El Maestro no era, ciertamente, un obseso de la etiqueta y las buenas maneras, aunque siempre daba muestras de una natural educación y elegancia en su trato con los demás.
Una noche, llevando al Maestro a su casa en automóvil, un joven discípulo se mostró especialmente grosero con un agente de tráfico, y en su propio descargo le dijo al Maestro:
—Prefiero ser yo mismo y que la gente sepa exactamente cómo me siento... La cortesía no es más que aire...
—Eso es verdad —dijo conciliador el Maestro—, pero aire es también lo que llevamos en los neumáticos, y fíjate cómo suaviza los baches...
El Maestro paseaba calle abajo cuando, de pronto, salió de un portal un hombre que chocó violentamente con él.

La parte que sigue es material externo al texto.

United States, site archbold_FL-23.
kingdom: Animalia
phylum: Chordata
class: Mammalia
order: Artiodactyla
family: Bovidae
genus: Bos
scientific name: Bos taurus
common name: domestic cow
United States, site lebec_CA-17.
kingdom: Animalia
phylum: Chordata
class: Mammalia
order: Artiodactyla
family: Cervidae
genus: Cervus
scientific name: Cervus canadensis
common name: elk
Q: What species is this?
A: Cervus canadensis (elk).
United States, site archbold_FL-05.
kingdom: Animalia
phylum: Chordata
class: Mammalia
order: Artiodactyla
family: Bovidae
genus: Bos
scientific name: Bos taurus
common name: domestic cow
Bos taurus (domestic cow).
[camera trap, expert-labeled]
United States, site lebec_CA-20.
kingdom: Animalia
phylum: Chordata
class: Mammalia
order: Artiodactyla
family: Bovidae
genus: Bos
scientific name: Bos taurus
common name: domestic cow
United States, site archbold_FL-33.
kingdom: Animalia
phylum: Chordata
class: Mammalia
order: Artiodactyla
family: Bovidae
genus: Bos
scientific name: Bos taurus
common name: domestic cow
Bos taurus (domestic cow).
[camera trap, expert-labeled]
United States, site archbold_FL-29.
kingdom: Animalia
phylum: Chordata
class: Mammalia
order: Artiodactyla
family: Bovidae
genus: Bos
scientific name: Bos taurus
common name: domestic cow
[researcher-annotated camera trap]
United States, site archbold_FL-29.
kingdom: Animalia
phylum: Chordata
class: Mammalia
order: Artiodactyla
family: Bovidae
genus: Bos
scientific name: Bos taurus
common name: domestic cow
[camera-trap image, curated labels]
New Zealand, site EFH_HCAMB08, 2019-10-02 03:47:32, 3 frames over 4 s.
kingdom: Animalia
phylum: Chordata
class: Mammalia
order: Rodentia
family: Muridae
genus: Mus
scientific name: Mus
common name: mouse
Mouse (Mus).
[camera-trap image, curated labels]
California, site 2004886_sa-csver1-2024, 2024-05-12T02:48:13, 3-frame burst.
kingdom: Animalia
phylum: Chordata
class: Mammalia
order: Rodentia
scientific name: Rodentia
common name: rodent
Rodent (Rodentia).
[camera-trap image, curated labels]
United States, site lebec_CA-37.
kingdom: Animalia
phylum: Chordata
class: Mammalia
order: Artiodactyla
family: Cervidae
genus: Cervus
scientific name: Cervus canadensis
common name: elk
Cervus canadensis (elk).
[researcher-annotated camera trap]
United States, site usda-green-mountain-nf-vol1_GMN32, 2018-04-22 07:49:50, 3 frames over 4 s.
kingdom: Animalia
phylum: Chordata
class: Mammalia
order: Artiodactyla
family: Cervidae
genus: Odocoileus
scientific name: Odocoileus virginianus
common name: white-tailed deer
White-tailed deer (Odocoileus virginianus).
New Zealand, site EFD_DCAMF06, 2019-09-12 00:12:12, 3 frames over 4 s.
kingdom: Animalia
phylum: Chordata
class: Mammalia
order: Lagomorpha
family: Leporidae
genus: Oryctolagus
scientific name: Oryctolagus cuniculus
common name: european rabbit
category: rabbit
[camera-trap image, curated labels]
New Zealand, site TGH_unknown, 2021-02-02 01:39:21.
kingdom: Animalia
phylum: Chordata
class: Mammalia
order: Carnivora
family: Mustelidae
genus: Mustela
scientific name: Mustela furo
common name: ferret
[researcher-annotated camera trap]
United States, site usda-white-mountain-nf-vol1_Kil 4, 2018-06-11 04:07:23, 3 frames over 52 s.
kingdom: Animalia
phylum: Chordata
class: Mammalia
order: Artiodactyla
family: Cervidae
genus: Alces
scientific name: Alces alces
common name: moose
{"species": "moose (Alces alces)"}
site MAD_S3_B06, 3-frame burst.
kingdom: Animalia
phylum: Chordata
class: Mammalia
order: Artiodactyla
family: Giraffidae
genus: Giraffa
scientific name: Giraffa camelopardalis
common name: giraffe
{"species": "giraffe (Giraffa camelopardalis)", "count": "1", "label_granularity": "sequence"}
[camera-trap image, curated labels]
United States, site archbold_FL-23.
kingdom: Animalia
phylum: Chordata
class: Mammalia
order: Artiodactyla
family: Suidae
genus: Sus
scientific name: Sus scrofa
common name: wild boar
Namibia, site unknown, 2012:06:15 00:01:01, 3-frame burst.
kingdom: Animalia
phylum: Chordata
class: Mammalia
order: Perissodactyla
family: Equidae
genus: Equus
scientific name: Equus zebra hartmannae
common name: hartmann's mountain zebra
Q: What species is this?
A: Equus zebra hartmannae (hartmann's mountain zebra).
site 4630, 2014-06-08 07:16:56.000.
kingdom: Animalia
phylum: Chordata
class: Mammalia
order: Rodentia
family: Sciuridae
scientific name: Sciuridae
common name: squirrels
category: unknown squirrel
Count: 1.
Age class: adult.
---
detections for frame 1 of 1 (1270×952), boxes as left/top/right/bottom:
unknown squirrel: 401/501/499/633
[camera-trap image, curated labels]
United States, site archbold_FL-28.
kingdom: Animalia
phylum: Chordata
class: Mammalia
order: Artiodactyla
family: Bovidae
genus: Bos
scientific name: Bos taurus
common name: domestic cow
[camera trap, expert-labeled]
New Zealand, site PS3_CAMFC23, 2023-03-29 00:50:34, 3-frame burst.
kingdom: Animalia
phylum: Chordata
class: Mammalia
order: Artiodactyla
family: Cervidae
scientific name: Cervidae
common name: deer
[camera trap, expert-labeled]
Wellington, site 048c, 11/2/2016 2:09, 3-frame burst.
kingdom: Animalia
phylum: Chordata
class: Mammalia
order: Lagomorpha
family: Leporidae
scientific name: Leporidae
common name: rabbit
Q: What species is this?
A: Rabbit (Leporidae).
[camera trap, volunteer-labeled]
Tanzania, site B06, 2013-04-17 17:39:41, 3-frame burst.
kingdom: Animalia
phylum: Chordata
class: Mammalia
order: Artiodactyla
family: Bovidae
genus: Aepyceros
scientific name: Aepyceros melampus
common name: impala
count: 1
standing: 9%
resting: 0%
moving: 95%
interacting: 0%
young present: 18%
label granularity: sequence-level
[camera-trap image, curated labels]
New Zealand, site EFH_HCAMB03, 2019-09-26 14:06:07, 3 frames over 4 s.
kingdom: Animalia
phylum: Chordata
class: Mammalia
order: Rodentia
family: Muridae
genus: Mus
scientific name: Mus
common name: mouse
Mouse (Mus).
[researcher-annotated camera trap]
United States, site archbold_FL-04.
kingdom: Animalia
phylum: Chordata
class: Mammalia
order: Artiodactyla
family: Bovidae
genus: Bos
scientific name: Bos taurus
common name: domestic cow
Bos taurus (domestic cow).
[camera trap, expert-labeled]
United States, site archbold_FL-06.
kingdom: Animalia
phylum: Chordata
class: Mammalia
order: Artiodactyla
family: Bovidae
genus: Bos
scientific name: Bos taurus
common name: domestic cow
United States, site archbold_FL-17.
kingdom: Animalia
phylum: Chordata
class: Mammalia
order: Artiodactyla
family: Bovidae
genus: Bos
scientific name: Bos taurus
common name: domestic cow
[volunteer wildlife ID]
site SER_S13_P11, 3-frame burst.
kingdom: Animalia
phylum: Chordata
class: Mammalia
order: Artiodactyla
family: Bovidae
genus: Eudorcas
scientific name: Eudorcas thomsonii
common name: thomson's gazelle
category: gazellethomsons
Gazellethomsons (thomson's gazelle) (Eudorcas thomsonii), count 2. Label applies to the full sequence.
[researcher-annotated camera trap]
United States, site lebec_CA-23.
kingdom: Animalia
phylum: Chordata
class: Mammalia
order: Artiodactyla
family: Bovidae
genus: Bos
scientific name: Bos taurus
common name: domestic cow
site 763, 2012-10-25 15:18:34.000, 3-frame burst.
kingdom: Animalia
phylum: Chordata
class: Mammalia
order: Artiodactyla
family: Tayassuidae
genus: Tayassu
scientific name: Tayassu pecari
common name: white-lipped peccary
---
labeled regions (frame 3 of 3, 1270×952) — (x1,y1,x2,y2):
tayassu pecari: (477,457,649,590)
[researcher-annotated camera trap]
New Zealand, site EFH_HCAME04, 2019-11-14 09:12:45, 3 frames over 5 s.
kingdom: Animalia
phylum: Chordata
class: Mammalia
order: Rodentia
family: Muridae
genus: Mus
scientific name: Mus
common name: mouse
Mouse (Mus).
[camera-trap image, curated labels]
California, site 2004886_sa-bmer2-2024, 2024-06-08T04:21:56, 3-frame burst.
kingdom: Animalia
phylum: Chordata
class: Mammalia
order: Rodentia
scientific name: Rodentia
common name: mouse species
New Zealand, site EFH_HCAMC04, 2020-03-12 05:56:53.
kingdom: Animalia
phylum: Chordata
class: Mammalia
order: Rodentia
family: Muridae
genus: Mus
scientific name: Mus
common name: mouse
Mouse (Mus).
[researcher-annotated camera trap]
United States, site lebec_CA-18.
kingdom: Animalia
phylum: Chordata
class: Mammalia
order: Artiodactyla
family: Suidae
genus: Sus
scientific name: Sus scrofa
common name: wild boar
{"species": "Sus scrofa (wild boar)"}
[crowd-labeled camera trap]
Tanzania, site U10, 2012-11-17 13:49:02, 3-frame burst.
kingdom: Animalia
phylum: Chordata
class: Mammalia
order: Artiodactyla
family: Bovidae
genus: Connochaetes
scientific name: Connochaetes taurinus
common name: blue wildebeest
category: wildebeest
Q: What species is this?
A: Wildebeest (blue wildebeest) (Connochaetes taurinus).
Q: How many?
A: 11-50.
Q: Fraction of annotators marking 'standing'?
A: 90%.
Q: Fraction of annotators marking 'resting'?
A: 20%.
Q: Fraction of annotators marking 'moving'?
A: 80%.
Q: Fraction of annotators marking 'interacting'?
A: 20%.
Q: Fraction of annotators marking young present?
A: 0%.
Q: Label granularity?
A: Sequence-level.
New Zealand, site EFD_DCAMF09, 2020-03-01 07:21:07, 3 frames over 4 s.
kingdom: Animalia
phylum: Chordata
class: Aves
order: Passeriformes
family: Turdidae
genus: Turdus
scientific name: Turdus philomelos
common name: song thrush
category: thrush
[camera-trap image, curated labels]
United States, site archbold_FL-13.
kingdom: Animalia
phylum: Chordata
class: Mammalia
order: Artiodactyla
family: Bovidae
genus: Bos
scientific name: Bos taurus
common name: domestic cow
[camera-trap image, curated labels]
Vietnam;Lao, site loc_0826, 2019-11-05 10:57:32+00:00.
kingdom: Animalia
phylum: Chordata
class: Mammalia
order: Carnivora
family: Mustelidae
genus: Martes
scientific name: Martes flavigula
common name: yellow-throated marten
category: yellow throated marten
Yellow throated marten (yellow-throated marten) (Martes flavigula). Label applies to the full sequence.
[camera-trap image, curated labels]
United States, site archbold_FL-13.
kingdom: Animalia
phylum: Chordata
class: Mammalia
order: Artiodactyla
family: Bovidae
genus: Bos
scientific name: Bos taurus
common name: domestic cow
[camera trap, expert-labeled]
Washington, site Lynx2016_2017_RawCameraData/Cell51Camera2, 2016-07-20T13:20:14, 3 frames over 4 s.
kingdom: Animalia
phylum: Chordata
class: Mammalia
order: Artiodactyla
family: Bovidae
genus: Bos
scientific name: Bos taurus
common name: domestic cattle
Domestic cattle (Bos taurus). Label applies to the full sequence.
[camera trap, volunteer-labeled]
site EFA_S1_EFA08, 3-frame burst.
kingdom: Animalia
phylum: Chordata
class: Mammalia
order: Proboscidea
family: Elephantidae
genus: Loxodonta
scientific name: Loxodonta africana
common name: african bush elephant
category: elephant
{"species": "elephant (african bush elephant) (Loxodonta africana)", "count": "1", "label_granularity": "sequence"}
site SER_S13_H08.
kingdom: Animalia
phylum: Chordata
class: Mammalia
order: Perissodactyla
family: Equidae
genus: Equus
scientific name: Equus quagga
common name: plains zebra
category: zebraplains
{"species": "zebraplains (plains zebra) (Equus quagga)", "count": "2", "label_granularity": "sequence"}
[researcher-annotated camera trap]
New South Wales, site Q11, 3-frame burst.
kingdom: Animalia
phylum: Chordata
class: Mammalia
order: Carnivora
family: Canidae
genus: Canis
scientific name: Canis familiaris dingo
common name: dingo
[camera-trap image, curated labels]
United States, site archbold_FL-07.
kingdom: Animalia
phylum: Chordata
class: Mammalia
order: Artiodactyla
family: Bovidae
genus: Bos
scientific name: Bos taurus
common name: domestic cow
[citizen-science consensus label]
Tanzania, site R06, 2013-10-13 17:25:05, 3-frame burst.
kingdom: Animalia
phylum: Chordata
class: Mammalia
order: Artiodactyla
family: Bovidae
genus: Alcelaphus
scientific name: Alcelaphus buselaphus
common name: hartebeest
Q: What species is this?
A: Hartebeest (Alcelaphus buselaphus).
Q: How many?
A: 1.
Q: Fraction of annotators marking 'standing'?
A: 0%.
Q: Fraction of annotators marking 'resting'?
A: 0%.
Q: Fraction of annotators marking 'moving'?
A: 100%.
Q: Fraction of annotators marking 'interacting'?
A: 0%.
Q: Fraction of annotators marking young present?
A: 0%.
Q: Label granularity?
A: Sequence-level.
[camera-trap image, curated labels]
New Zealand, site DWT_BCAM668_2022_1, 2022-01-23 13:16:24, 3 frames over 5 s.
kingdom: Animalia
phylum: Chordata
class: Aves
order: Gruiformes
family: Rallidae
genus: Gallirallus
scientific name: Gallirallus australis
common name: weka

El individuo, totalmente fuera de sí, rompió a soltar palabrotas. El Maestro hizo una breve inclinación, sonrió amablemente y le dijo:
—Amigo, no sé quién de los dos ha tenido la culpa de que chocáramos, pero no estoy dispuesto a perder el tiempo tratando de averiguarlo...Si la culpa ha sido mía, le pido perdón; si ha sido suya, olvídelo.
Y, tras hacer una nueva inclinación y esbozar una nueva sonrisa, siguió caminando.